As Black History Month draws to a close, the Gazette chats to Avril Nanton – who runs African Caribbean tour guides – about the spirit of Islington.

Islington Gazette: A plaque on the site of 28 Penton Street, the London headquarters of the African National Congress from 1978 to 1994. Picture: Polly HancockA plaque on the site of 28 Penton Street, the London headquarters of the African National Congress from 1978 to 1994. Picture: Polly Hancock (Image: Archant)

Most people think of little more than shops and bars when they walk around the centre of Islington, by Angel station. Few realise it has such important African Caribbean heritage.

The London office of the African National Congress, for example, used to be in Penton Street. It was bombed in 1982, seriously injuring a caretaker and shattering windows 400 yards away. The Eritrean Embassy, meanwhile, is in White Lion Street.

One person who knows all about this is Avril Nanton. She leads black history tours across London. And, having grown up in the borough, Islington is one of her specialties – and passions.

Avril, 59, was born in the Caribbean island of Dominica. Her family moved to Islington in the late 1960s, living in Ockendon Road and later in Murray Grove and Hornsey Road.

“As a child, Islington was fabulous,” she recalls. “We knew every single person in Ockendon Road. I played with all the kids throughout the summer. There was a huge mix: Turkish, Greeks, English, Italians.

“We lived in a house that had five families on five different floors. All of those families shared one bathroom, which wasn’t fun. It also meant there was no privacy, as such. You could hear everybody else’s business.
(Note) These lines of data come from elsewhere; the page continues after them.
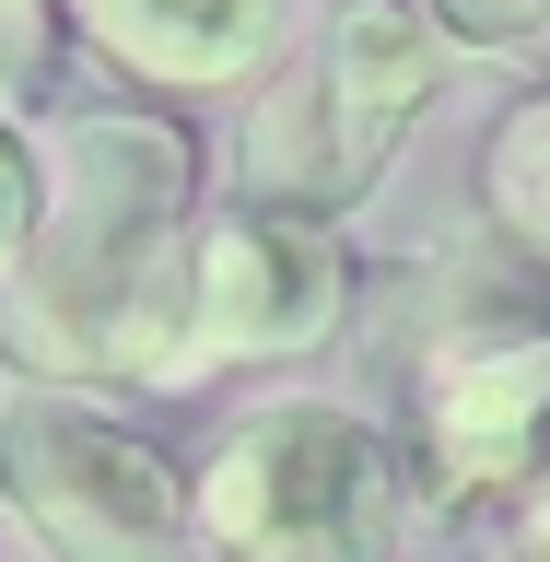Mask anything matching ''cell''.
I'll return each mask as SVG.
<instances>
[{
	"instance_id": "obj_8",
	"label": "cell",
	"mask_w": 550,
	"mask_h": 562,
	"mask_svg": "<svg viewBox=\"0 0 550 562\" xmlns=\"http://www.w3.org/2000/svg\"><path fill=\"white\" fill-rule=\"evenodd\" d=\"M386 176V153L351 130V105L328 94V70H281L270 94L246 105V200H281V211H328L340 223L363 188Z\"/></svg>"
},
{
	"instance_id": "obj_5",
	"label": "cell",
	"mask_w": 550,
	"mask_h": 562,
	"mask_svg": "<svg viewBox=\"0 0 550 562\" xmlns=\"http://www.w3.org/2000/svg\"><path fill=\"white\" fill-rule=\"evenodd\" d=\"M539 481H550V316H469L422 363L411 492L434 516H469Z\"/></svg>"
},
{
	"instance_id": "obj_2",
	"label": "cell",
	"mask_w": 550,
	"mask_h": 562,
	"mask_svg": "<svg viewBox=\"0 0 550 562\" xmlns=\"http://www.w3.org/2000/svg\"><path fill=\"white\" fill-rule=\"evenodd\" d=\"M411 469L351 398H258L200 457V539L223 562H386Z\"/></svg>"
},
{
	"instance_id": "obj_10",
	"label": "cell",
	"mask_w": 550,
	"mask_h": 562,
	"mask_svg": "<svg viewBox=\"0 0 550 562\" xmlns=\"http://www.w3.org/2000/svg\"><path fill=\"white\" fill-rule=\"evenodd\" d=\"M35 235H47V130L0 117V293L24 281Z\"/></svg>"
},
{
	"instance_id": "obj_3",
	"label": "cell",
	"mask_w": 550,
	"mask_h": 562,
	"mask_svg": "<svg viewBox=\"0 0 550 562\" xmlns=\"http://www.w3.org/2000/svg\"><path fill=\"white\" fill-rule=\"evenodd\" d=\"M0 504L59 562H188L200 469H176L105 386L12 375L0 386Z\"/></svg>"
},
{
	"instance_id": "obj_12",
	"label": "cell",
	"mask_w": 550,
	"mask_h": 562,
	"mask_svg": "<svg viewBox=\"0 0 550 562\" xmlns=\"http://www.w3.org/2000/svg\"><path fill=\"white\" fill-rule=\"evenodd\" d=\"M434 24L457 35V59H527L550 47V0H434Z\"/></svg>"
},
{
	"instance_id": "obj_4",
	"label": "cell",
	"mask_w": 550,
	"mask_h": 562,
	"mask_svg": "<svg viewBox=\"0 0 550 562\" xmlns=\"http://www.w3.org/2000/svg\"><path fill=\"white\" fill-rule=\"evenodd\" d=\"M340 328H351V246L328 211H281V200L200 211L188 270H176L188 386L223 363H316Z\"/></svg>"
},
{
	"instance_id": "obj_13",
	"label": "cell",
	"mask_w": 550,
	"mask_h": 562,
	"mask_svg": "<svg viewBox=\"0 0 550 562\" xmlns=\"http://www.w3.org/2000/svg\"><path fill=\"white\" fill-rule=\"evenodd\" d=\"M516 562H550V481L527 492V516H516Z\"/></svg>"
},
{
	"instance_id": "obj_1",
	"label": "cell",
	"mask_w": 550,
	"mask_h": 562,
	"mask_svg": "<svg viewBox=\"0 0 550 562\" xmlns=\"http://www.w3.org/2000/svg\"><path fill=\"white\" fill-rule=\"evenodd\" d=\"M200 235V140L165 105H70L47 117V235L0 293V351L24 375L94 386L153 281Z\"/></svg>"
},
{
	"instance_id": "obj_11",
	"label": "cell",
	"mask_w": 550,
	"mask_h": 562,
	"mask_svg": "<svg viewBox=\"0 0 550 562\" xmlns=\"http://www.w3.org/2000/svg\"><path fill=\"white\" fill-rule=\"evenodd\" d=\"M59 24H70V0H0V117H24V105L47 94Z\"/></svg>"
},
{
	"instance_id": "obj_6",
	"label": "cell",
	"mask_w": 550,
	"mask_h": 562,
	"mask_svg": "<svg viewBox=\"0 0 550 562\" xmlns=\"http://www.w3.org/2000/svg\"><path fill=\"white\" fill-rule=\"evenodd\" d=\"M305 0H70V35L153 94H235L293 47Z\"/></svg>"
},
{
	"instance_id": "obj_9",
	"label": "cell",
	"mask_w": 550,
	"mask_h": 562,
	"mask_svg": "<svg viewBox=\"0 0 550 562\" xmlns=\"http://www.w3.org/2000/svg\"><path fill=\"white\" fill-rule=\"evenodd\" d=\"M481 211L504 223L516 258H539V270H550V94L504 105V130L481 140Z\"/></svg>"
},
{
	"instance_id": "obj_7",
	"label": "cell",
	"mask_w": 550,
	"mask_h": 562,
	"mask_svg": "<svg viewBox=\"0 0 550 562\" xmlns=\"http://www.w3.org/2000/svg\"><path fill=\"white\" fill-rule=\"evenodd\" d=\"M316 70H328V94L351 105V130L375 140V153H399V140L446 105L457 35L434 24V0H328Z\"/></svg>"
}]
</instances>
“My mother was quite strict as a parent. Whenever my mum would hit me, I’d hear the people underneath us running up the stairs screaming ‘leave her alone’. But a lot of black parents were strict in the ‘60s and ‘70s. We weren’t backed into the corner and kicked to death, but it was quite normal to be given a smack if you misbehaved.”

Now of Enfield, she moved out of Hornsey Road in the early 1980s. But she is clear: “Islington is where my heart is.”

Avril started tour guiding two years ago. When on a bus tour with her husband she realised: “I know a lot about London!”

She continues: “I did informal tours for friends and they said I should take it up. I then met a professional guide who advised me to do the same thing.

“So I took a tour guiding course at the University of Westminster. Ideally enough, the area they chose to cover as part of the course was the south of Islington.”

She launched her company, Avril’s Walks and Talks, a year ago, and now wants to develop her Islington tour to include the borough’s north: “The information is scarce. It isn’t as readily available as in the south. But it has to be somewhere, as I grew up there – and I know there were definitely black people around!”